Jedes Verlangen nach Ruhm ist ehrbar, aller Kampf um das Tüchtige lobenswürdig; mag doch jedem Stand seine eigene Ehre bleiben, ihm eine eigene Zierde gewährt sein! Jene Ahnenbilder will ich nicht verachten, so wenig als die wohl ausgestatteten Stammbäume, aber was auch deren Wert sei, ist nicht unser eigen, wenn wir es nicht durch Verdienste erst eigen machen, auch kann es nicht bestehen, wenn der Adel nicht Sitten, die ihm geziemen, annimmt. Vergebens wird ein fetter und beleibter jener Hausväter die Standbilder seiner Vorfahren dir aufzeigen, indes er selbst untätig eher einem Klotz ähnlich, als daß er jenen, die ihm mit Tüchtigkeit voranleuchteten, zu vergleichen wäre.

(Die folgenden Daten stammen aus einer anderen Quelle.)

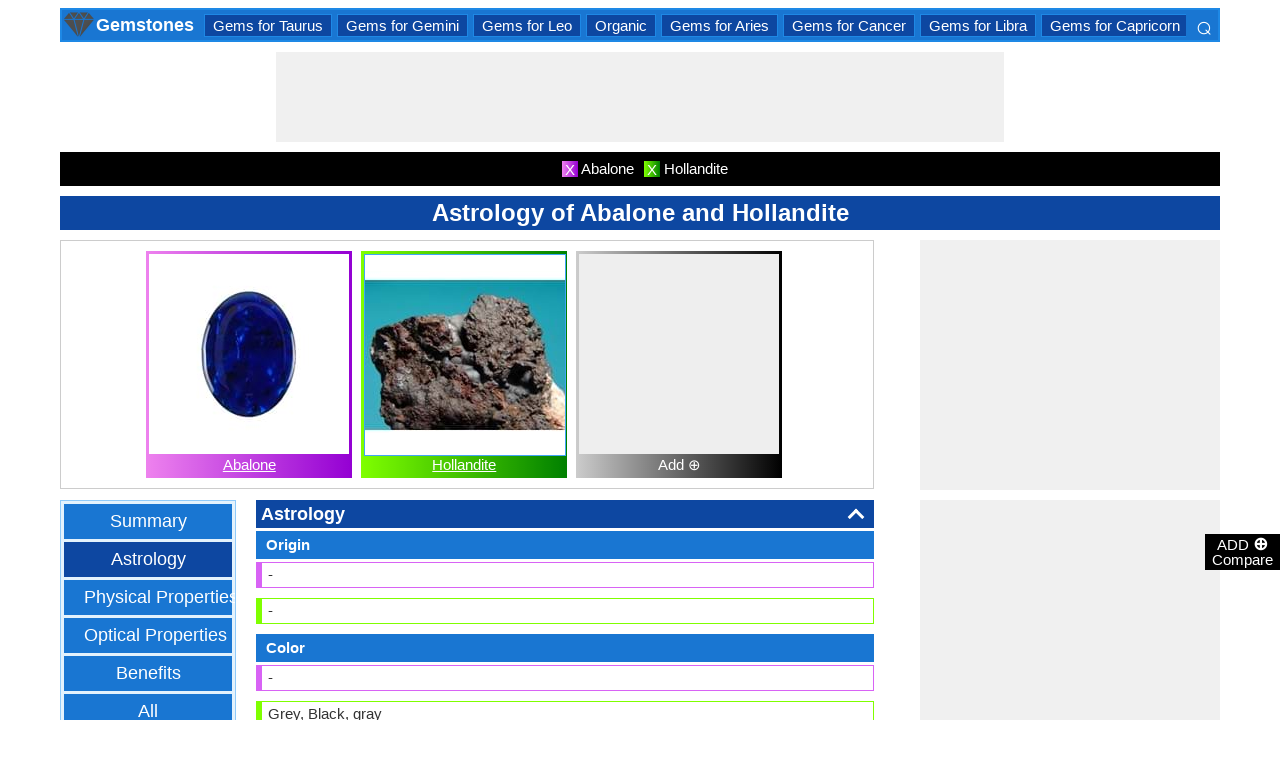

--- FILE ---
content_type: text/html; charset=utf-8
request_url: https://www.google.com/recaptcha/api2/aframe
body_size: 268
content:
<!DOCTYPE HTML><html><head><meta http-equiv="content-type" content="text/html; charset=UTF-8"></head><body><script nonce="APnFoKWnO9f0KMk0FndrLQ">/** Anti-fraud and anti-abuse applications only. See google.com/recaptcha */ try{var clients={'sodar':'https://pagead2.googlesyndication.com/pagead/sodar?'};window.addEventListener("message",function(a){try{if(a.source===window.parent){var b=JSON.parse(a.data);var c=clients[b['id']];if(c){var d=document.createElement('img');d.src=c+b['params']+'&rc='+(localStorage.getItem("rc::a")?sessionStorage.getItem("rc::b"):"");window.document.body.appendChild(d);sessionStorage.setItem("rc::e",parseInt(sessionStorage.getItem("rc::e")||0)+1);localStorage.setItem("rc::h",'1768719327342');}}}catch(b){}});window.parent.postMessage("_grecaptcha_ready", "*");}catch(b){}</script></body></html>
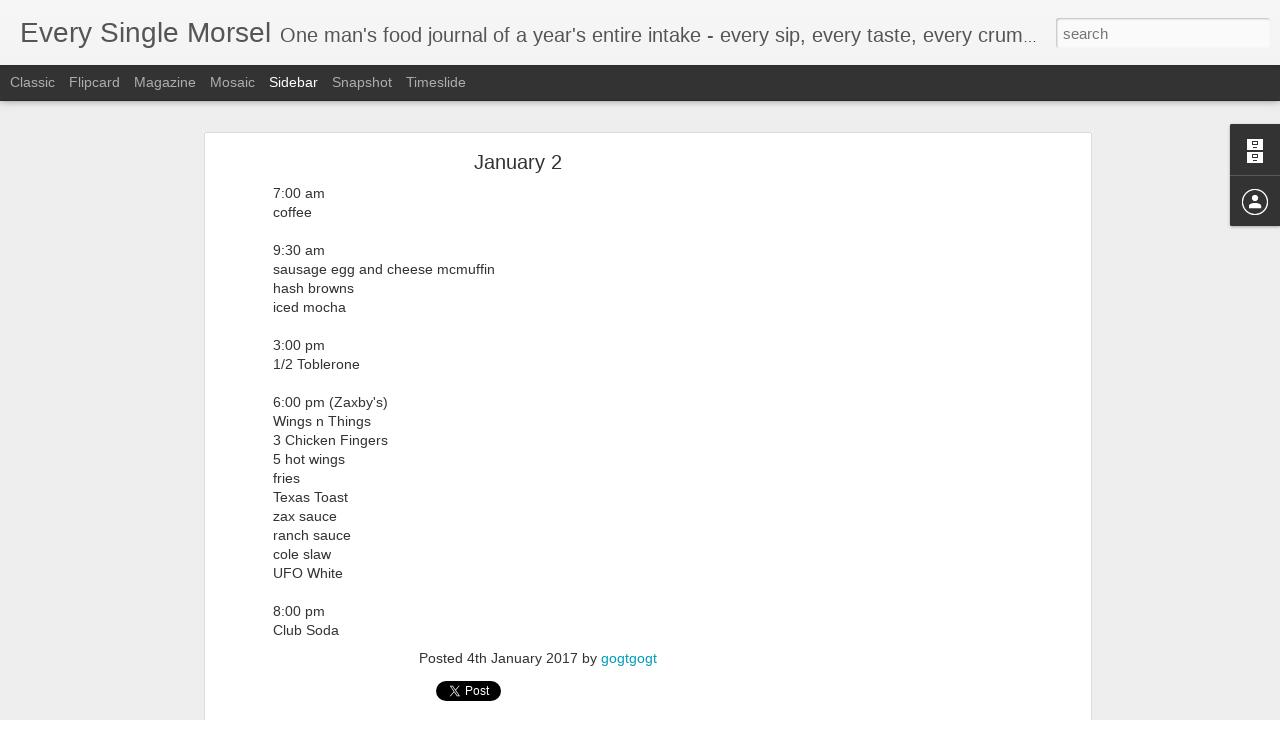

--- FILE ---
content_type: text/html; charset=utf-8
request_url: https://www.google.com/recaptcha/api2/aframe
body_size: 265
content:
<!DOCTYPE HTML><html><head><meta http-equiv="content-type" content="text/html; charset=UTF-8"></head><body><script nonce="X32Eu1MdzAdx8scXveysag">/** Anti-fraud and anti-abuse applications only. See google.com/recaptcha */ try{var clients={'sodar':'https://pagead2.googlesyndication.com/pagead/sodar?'};window.addEventListener("message",function(a){try{if(a.source===window.parent){var b=JSON.parse(a.data);var c=clients[b['id']];if(c){var d=document.createElement('img');d.src=c+b['params']+'&rc='+(localStorage.getItem("rc::a")?sessionStorage.getItem("rc::b"):"");window.document.body.appendChild(d);sessionStorage.setItem("rc::e",parseInt(sessionStorage.getItem("rc::e")||0)+1);localStorage.setItem("rc::h",'1769005324680');}}}catch(b){}});window.parent.postMessage("_grecaptcha_ready", "*");}catch(b){}</script></body></html>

So viel hab ich dir von meinem Ehrgeiz und meiner Beschaffenheit so weitläufig als aufrichtig vertrauen wollen.«Wenn auch nicht in solchem Flusse des Zusammenhangs, so hatte ich doch von meinen vornehmeren Freunden und Bekannten dergleichen tüchtige und kräftige Gesinnungen zu vernehmen, von welchen der Erfolg sich in einer redlichen Tätigkeit erwies. Es war zum Credo geworden, man müsse sich einen persönlichen Adel erwerben, und zeigte sich in jenen schönen Tagen irgend eine Rivalität, so war es von oben herunter.

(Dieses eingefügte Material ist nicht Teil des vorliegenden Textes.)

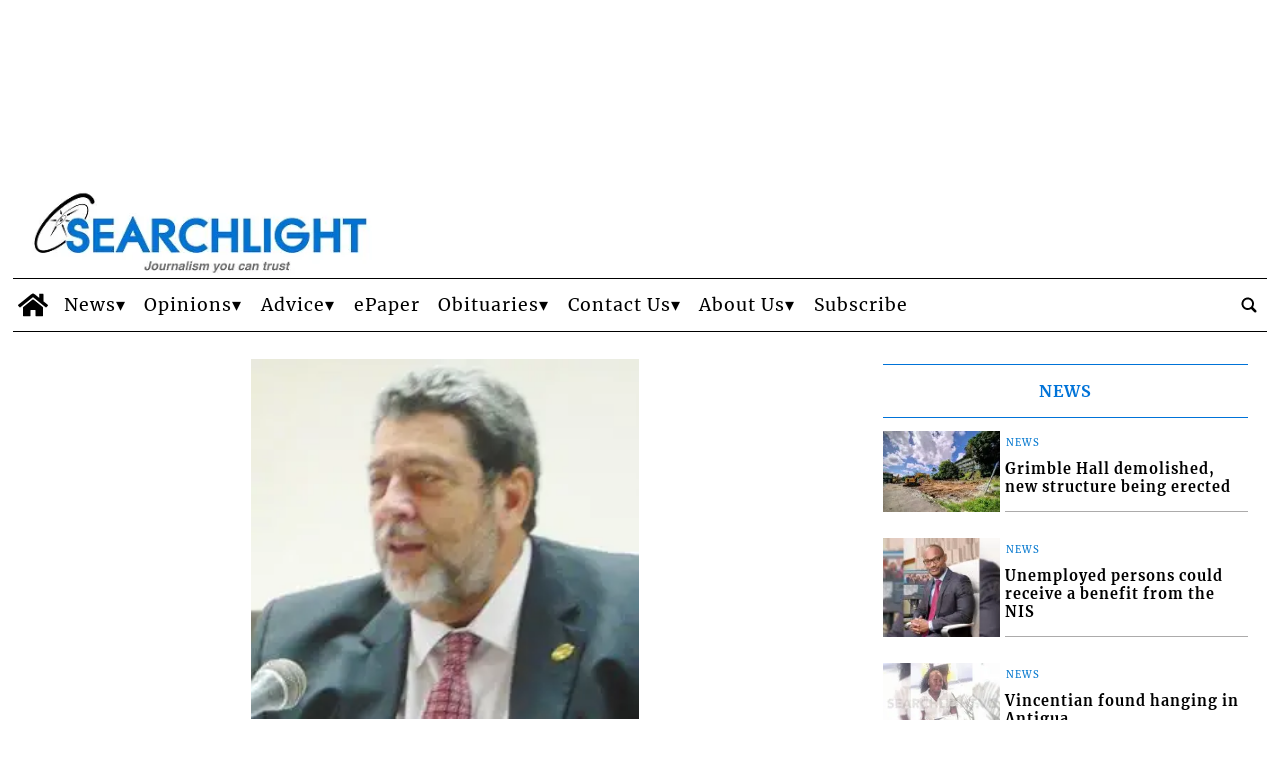

--- FILE ---
content_type: text/html; charset=UTF-8
request_url: https://www.searchlight.vc/news/2013/07/12/money-paid-to-crooks-not-from-consolidated-fund-pm/?ta-async-content=sidebar_1
body_size: 320
content:
<!-- TA_HEADERS_START|["ta-machine: uswps05 - 2026-01-29 13:27:38","Content-Type: text\/html; charset=UTF-8","X-Pingback: https:\/\/www.searchlight.vc\/searchlight\/news\/xmlrpc.php","Expires: Thu, 29 Jan 2026 16:27:38 GMT","Pragma: cache","Cache-Control: max-age=10800","Cache-Control-CDN-TA: max-age=10800"]|TA_HEADERS_END --><!-- BB 2026-01-29 13:27:39 ta_async_debug file exists: true | '/tauser/www/searchlight/wp-content/tecnavia-cache/ta-content-cache-sidebar_1-www.searchlight.vc-blog-2-searchlightnewsnews20130712money-paid-to-crooks-not-from-consolidated-fund-pm.cache' --><!--
Performance optimized by Redis Object Cache. Learn more: https://wprediscache.com

Retrieved 12882 objects (2 MB) from Redis using Predis (v2.0.0).
-->
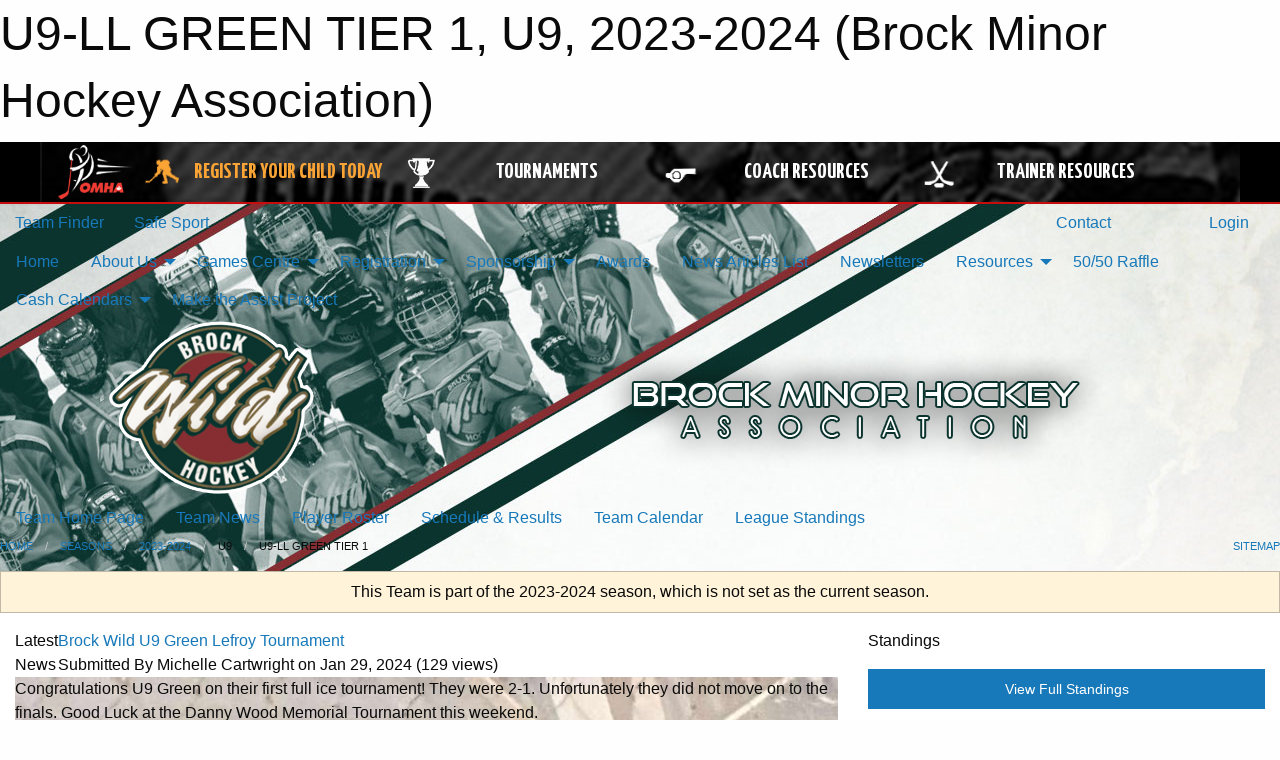

--- FILE ---
content_type: text/html; charset=utf-8
request_url: https://www.google.com/recaptcha/api2/aframe
body_size: 266
content:
<!DOCTYPE HTML><html><head><meta http-equiv="content-type" content="text/html; charset=UTF-8"></head><body><script nonce="HgnYSJFSt_ALtiZgFgJ9nA">/** Anti-fraud and anti-abuse applications only. See google.com/recaptcha */ try{var clients={'sodar':'https://pagead2.googlesyndication.com/pagead/sodar?'};window.addEventListener("message",function(a){try{if(a.source===window.parent){var b=JSON.parse(a.data);var c=clients[b['id']];if(c){var d=document.createElement('img');d.src=c+b['params']+'&rc='+(localStorage.getItem("rc::a")?sessionStorage.getItem("rc::b"):"");window.document.body.appendChild(d);sessionStorage.setItem("rc::e",parseInt(sessionStorage.getItem("rc::e")||0)+1);localStorage.setItem("rc::h",'1768596876104');}}}catch(b){}});window.parent.postMessage("_grecaptcha_ready", "*");}catch(b){}</script></body></html>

Wir andern dagegen hatten, was wir wollten: freien und gebilligten Gebrauch unsrer von der Natur verliehenen Talente, wie er wohl allenfalls mit unsern bürgerlichen Verhältnissen bestehen konnte.


Denn meine Vaterstadt hatte darin eine ganz eigene nicht genugsam beachtete Lage. Wenn die nordischen freien Reichsstädte auf einen ausgebreiteten Handel, und die südlichern, bei zurücktretenden Handelsverhältnissen, auf Kunst und Technik gegründet standen, so war in Frankfurt am Main ein gewisser Komplex zu bemerken, welcher aus Handel, Kapitalvermögen, Haus- und Grundbesitz, aus Wissen- und Sammlerlust zusammen geflochten schien.


Die lutherische Konfession führte das Regiment, die alte GanErbschaft, vom Hause Limpurg den Namen führend, das Haus Frauenstein, mit seinen Anfängen nur ein Klub, bei den Erschütterungen, durch die untern Stände herbeigeführt, dem Verständigen getreu, der Jurist, der sonstige Wohlhabende und Wohldenkende, niemand war von der Magistratur ausgeschlossen; selbst diejenigen Handwerker, welche zu bedenklicher Zeit an der Ordnung gehalten, waren ratsfähig, wenn auch nur stationär auf ihrem Platze. Die andern verfassungsmäßigen Gegengewichte, formelle Einrichtungen und was sich alles an eine solche Verfassung anschließt, gaben vielen Menschen einen Spielraum zur Tätigkeit, indem Handel und Technik bei einer glücklich örtlichen Lage, sich auszubreiten, in keinem Sinne gehindert waren.


Der höhere Adel wirkte für sich unbeneidet undfast unbemerkt; ein zweiter sich annähernder Stand mußte schon strebsamer sein, und auf alten vermögenden Familienfundamenten beruhend, suchte er sich durch rechtliche und Staatsgelehrsamkeit bemerklich zu machen.


Die sogenannten Reformierten bildeten, wie auch an andern Orten die Refugies, eine ausgezeichnete Klasse, und selbst wenn sie zu ihrem Gottesdienst in Bockenheim sonntags in schönen Equipagen hinausfuhren, war es immer eine Art von Triumph über die Bürgerabteilung, welche berechtigt war, bei gutem wie bei schlechtem Wetter in die Kirche zu Fuße zu gehen.


Die Katholiken bemerkte man kaum; aber auch sie waren die Vorteile gewahr geworden, welche die beiden andern Konfessionen sich zugeeignet hatten.